Die Endevaluation durch die ISPO (International Society for Prosthetics and Orthotics) wird im Oktober/November 2014 stattfinden.

Die internationale Nichtregierungsorganisation Handicap International kümmert sich um die Organisation der Ausbildung, die inzwischen in den neuen Räumlichkeiten der haitianisch-amerikanischen Organisation „Healing Hands for Haiti“ stattfindet, und steht in regelmäßigem Kontakt mit den haitianischen Behörden und Ministerien, um die international anerkannte Ausbildung auch in Haiti anerkennen zu lassen und idealerweise in das Gesundheitssystem zu integrieren.
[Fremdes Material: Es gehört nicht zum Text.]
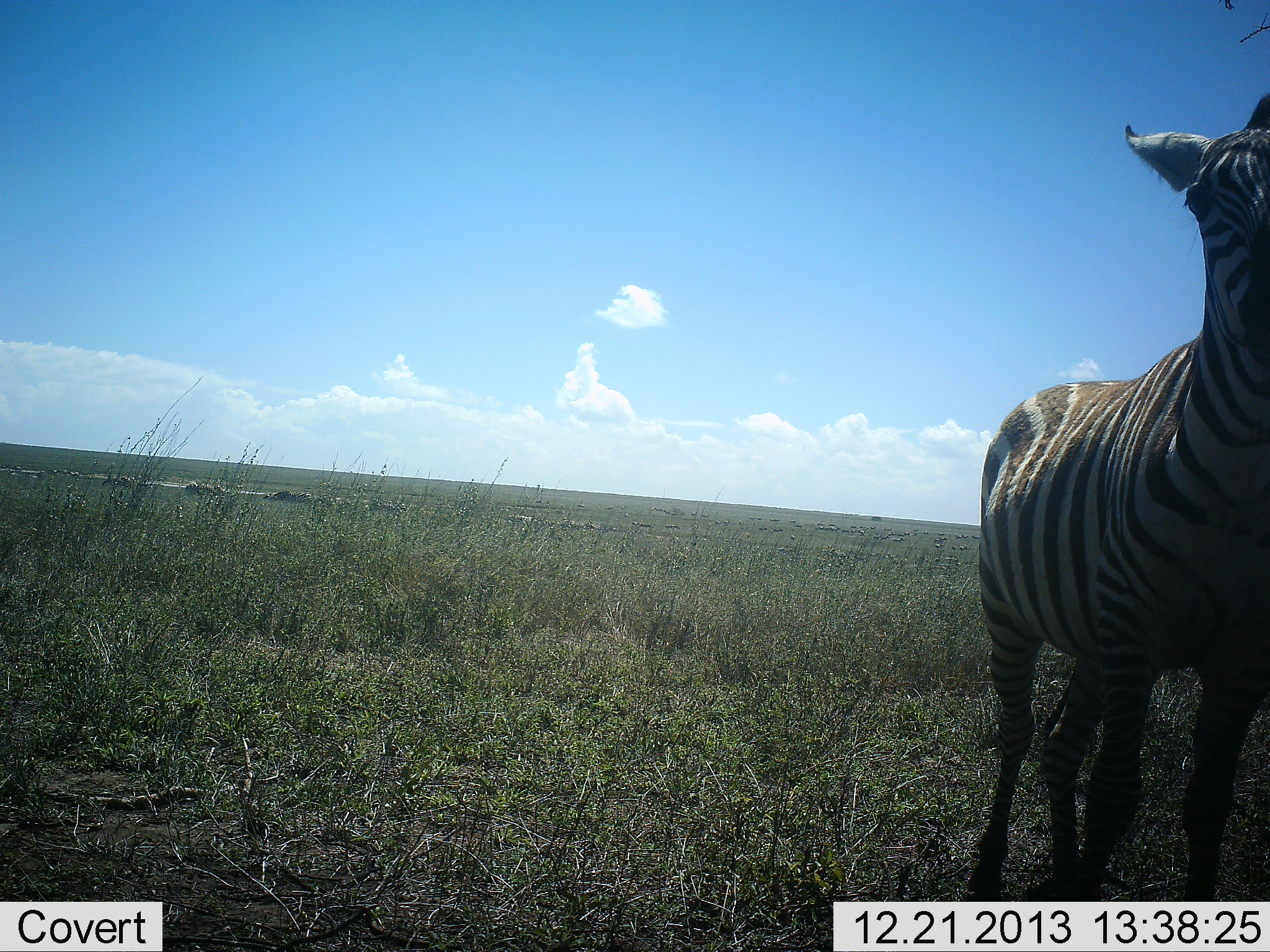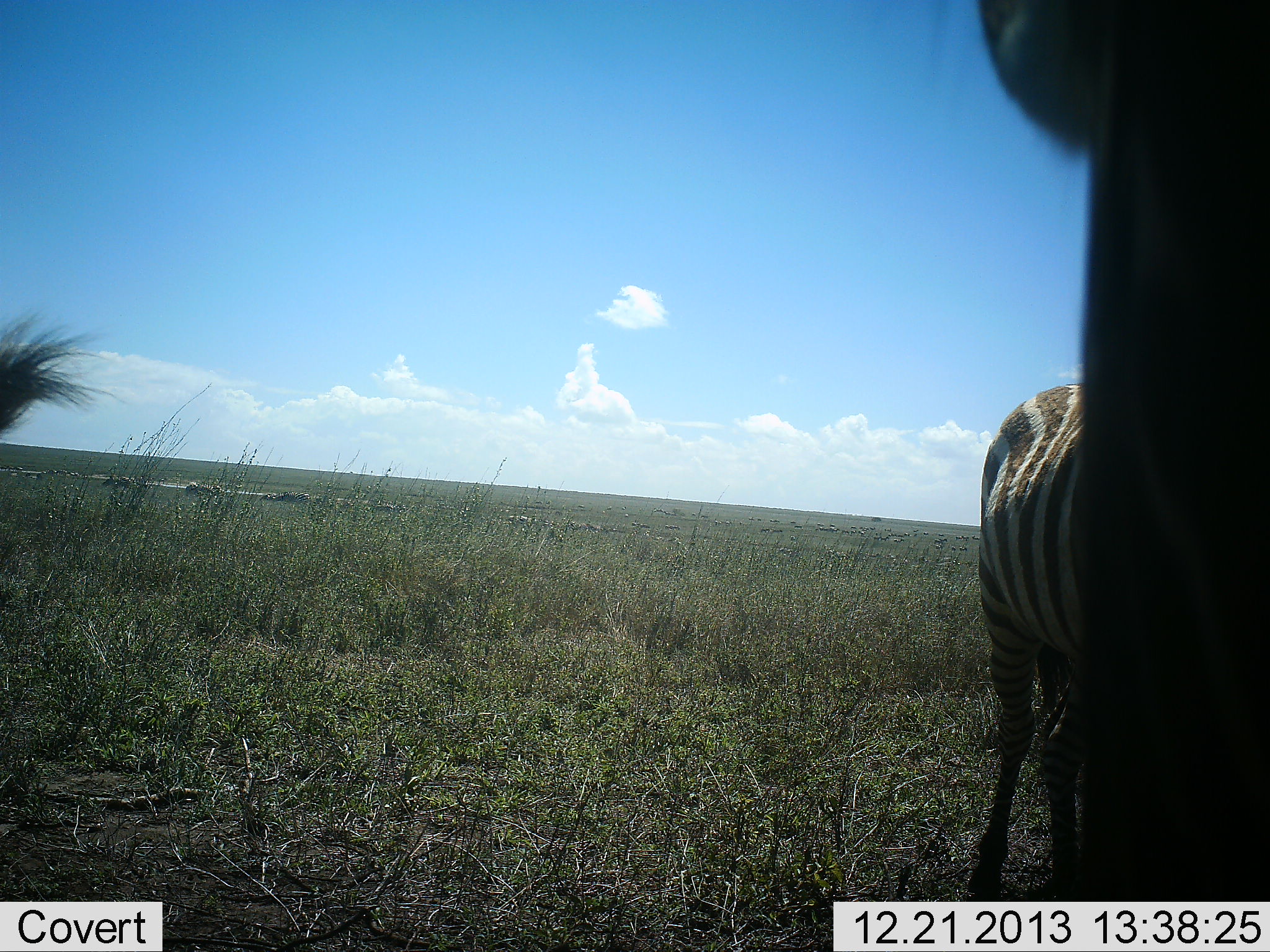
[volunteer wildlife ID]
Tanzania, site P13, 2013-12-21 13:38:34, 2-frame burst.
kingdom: Animalia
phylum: Chordata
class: Mammalia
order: Perissodactyla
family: Equidae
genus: Equus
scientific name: Equus quagga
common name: plains zebra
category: zebra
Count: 3.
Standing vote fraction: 60%.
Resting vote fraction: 0%.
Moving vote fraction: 50%.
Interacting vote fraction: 20%.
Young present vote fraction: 0%.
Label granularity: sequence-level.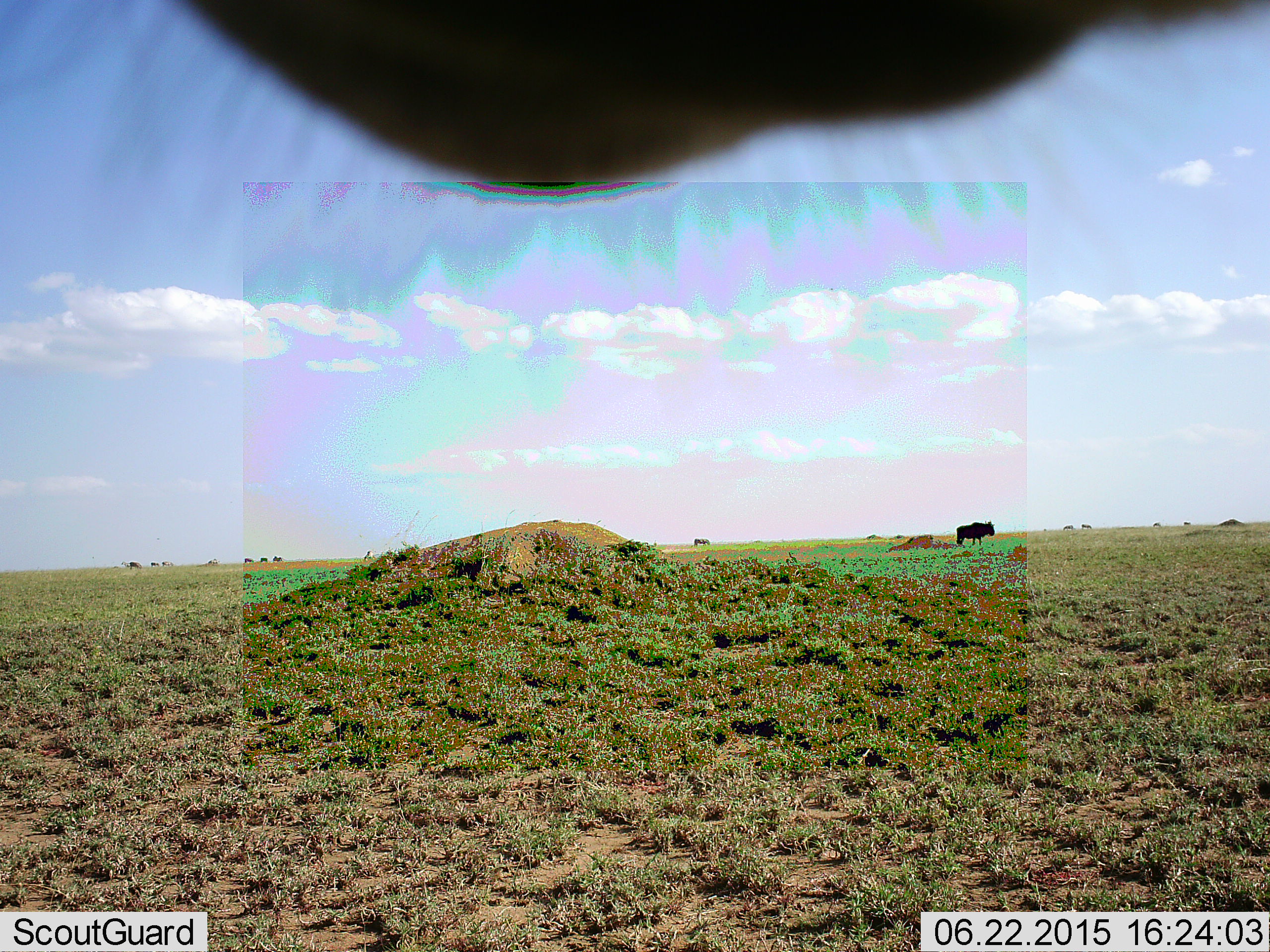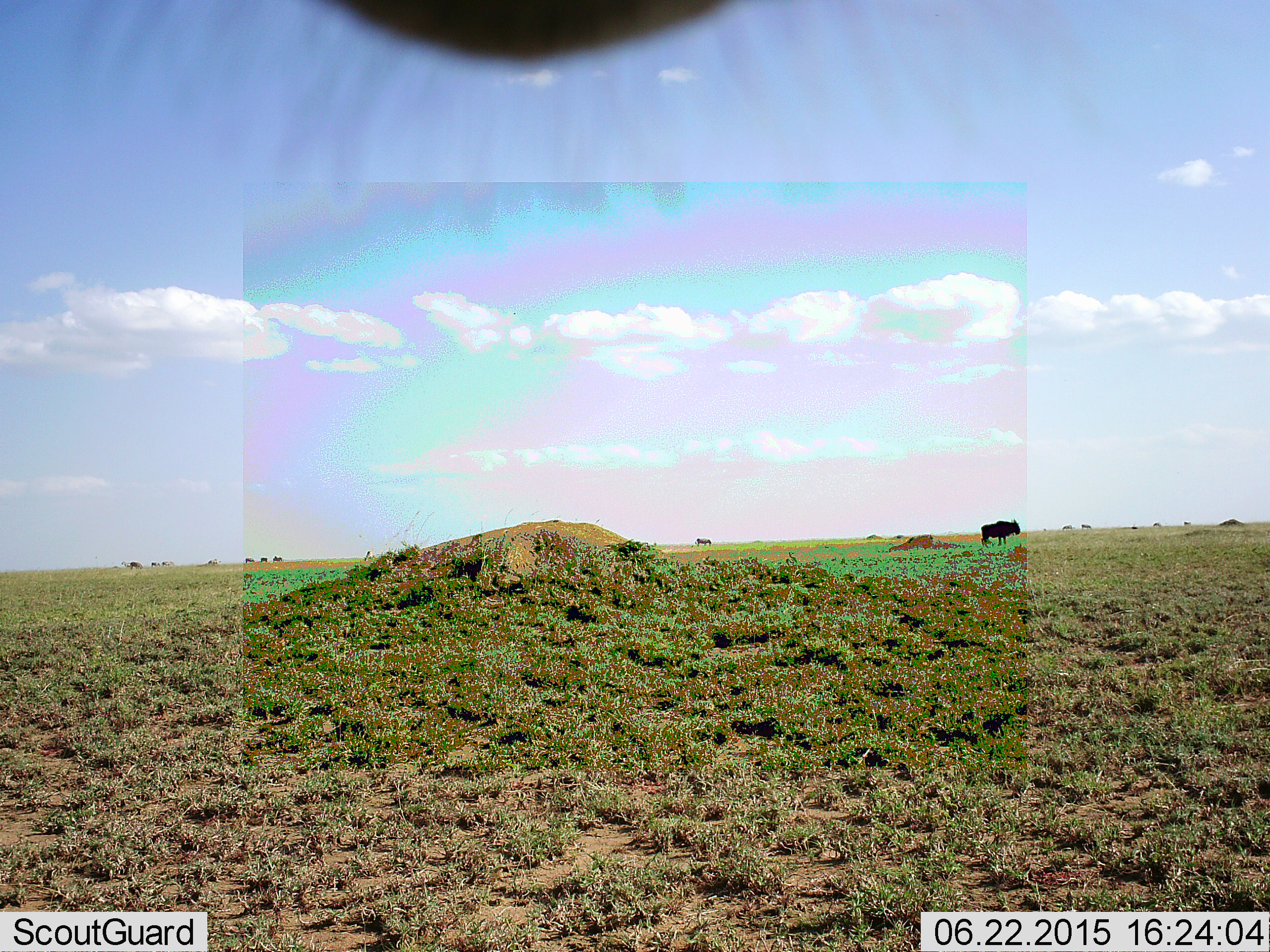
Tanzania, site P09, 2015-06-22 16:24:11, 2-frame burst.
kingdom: Animalia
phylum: Chordata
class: Mammalia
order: Artiodactyla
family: Bovidae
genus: Connochaetes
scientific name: Connochaetes taurinus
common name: blue wildebeest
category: wildebeest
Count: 8.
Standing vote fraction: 70%.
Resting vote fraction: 0%.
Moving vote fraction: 70%.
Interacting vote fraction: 10%.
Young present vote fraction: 0%.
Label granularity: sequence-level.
Im Frühjahr 2013 ist die neu erbaute Prothesenwerkstatt der Johanniter Auslandshilfe in Léogâne eröffnet worden. In der neuen Werkstatt gibt es für jeden Studenten einen Arbeitsplatz, so dass sie sich in Zukunft alle gleichzeitig um die Versorgung von Patienten kümmern können. Den Studenten bedeutet der Bau des Prothesenzentrums sehr viel, denn es zeigt Ihnen, dass es weitergeht in Haiti und sie auch nach dem Abschluss der Ausbildung einen richtigen Arbeitsplatz haben werden.

Studenten mit Tutoren vor der neu eröffneten Orthopädie-Werkstatt
Im neuen Rehabilitationszentrum in Léogâne, Haiti, kommen Maschinen der Otto Bock Healthcare Company zum Einsatz.

Mit diesem Projekt fördern wir eine nachhaltig tragfähige Struktur, was für Haiti bedeutend wichtig ist. Vor dem Erdbeben gab es für das ganze Land nur eine kleine Orthopädie Werkstatt mit fünf internationalen Technikern. Durch die vorgenannte Ausbildung wird nach und nach eine flächendeckende Versorgungs-Infrastruktur aufgebaut werden können. Nach der Beendigung des Studiums mit einem international anerkannten Abschluss qualifizieren sich die lokalen Studenten für die eigenverantwortliche Versorgung von Patienten und letztendlich die leitende Übernahme der Werkstatt.